• [Stated problem]
Rewrite the entries below, substituting "chest drawer" for each occurrence of "dresser drawer" and keeping every other word unchanged.

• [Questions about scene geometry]
----------------------------------------

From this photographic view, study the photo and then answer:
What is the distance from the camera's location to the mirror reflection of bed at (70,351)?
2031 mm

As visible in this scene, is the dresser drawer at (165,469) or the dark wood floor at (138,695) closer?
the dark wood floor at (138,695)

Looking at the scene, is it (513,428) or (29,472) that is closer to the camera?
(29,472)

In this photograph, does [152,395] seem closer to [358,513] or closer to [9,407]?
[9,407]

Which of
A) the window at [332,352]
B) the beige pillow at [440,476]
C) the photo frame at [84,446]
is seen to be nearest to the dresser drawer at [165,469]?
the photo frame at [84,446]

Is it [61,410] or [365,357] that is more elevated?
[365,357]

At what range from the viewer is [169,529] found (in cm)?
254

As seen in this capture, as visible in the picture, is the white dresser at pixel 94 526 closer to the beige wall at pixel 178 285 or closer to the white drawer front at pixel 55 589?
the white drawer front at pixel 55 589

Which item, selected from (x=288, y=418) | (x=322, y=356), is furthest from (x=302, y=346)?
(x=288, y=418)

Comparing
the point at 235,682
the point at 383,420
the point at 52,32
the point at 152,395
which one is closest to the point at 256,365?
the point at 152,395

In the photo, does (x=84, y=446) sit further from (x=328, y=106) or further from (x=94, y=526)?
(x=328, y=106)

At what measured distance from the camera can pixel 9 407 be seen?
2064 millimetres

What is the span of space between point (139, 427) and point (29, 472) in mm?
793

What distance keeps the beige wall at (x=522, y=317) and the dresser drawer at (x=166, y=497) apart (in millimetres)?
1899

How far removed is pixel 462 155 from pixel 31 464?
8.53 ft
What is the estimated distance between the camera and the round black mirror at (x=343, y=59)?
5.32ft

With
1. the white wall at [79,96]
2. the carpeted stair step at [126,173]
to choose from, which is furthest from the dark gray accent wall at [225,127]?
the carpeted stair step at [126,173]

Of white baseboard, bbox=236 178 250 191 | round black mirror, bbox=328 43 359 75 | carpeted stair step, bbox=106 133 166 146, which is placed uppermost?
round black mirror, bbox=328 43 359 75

----------------------------------------

• [Finished answer]
From this photographic view, study the photo and then answer:
What is the distance from the camera's location to the mirror reflection of bed at (70,351)?
2031 mm

As visible in this scene, is the chest drawer at (165,469) or the dark wood floor at (138,695) closer?
the dark wood floor at (138,695)

Looking at the scene, is it (513,428) or (29,472) that is closer to the camera?
(29,472)

In this photograph, does [152,395] seem closer to [358,513] or closer to [9,407]?
[9,407]

Which of
A) the window at [332,352]
B) the beige pillow at [440,476]
C) the photo frame at [84,446]
is seen to be nearest to the chest drawer at [165,469]?
the photo frame at [84,446]

Is it [61,410] or [365,357] that is more elevated?
[365,357]

At what range from the viewer is [169,529] found (in cm)?
254

As seen in this capture, as visible in the picture, is the white dresser at pixel 94 526 closer to the beige wall at pixel 178 285 or closer to the white drawer front at pixel 55 589?
the white drawer front at pixel 55 589

Which item, selected from (x=288, y=418) | (x=322, y=356), is furthest from (x=302, y=346)?
(x=288, y=418)

Comparing
the point at 235,682
the point at 383,420
the point at 52,32
the point at 152,395
which one is closest to the point at 256,365?
the point at 152,395

In the photo, does (x=84, y=446) sit further from (x=328, y=106) or further from (x=94, y=526)?
(x=328, y=106)

At what measured distance from the camera can pixel 9 407 be seen?
2064 millimetres

What is the span of space between point (139, 427) and point (29, 472) in mm?
793

What distance keeps the beige wall at (x=522, y=317) and the chest drawer at (x=166, y=497) apart (in millimetres)?
1899

How far removed is pixel 462 155 from pixel 31 464?
8.53 ft
What is the estimated distance between the camera and the round black mirror at (x=343, y=59)?
5.32ft

With
1. the white wall at [79,96]
2. the carpeted stair step at [126,173]
to choose from, which is furthest from the dark gray accent wall at [225,127]?
the carpeted stair step at [126,173]

Of white baseboard, bbox=236 178 250 191 | round black mirror, bbox=328 43 359 75 | carpeted stair step, bbox=106 133 166 146, which is placed uppermost?
round black mirror, bbox=328 43 359 75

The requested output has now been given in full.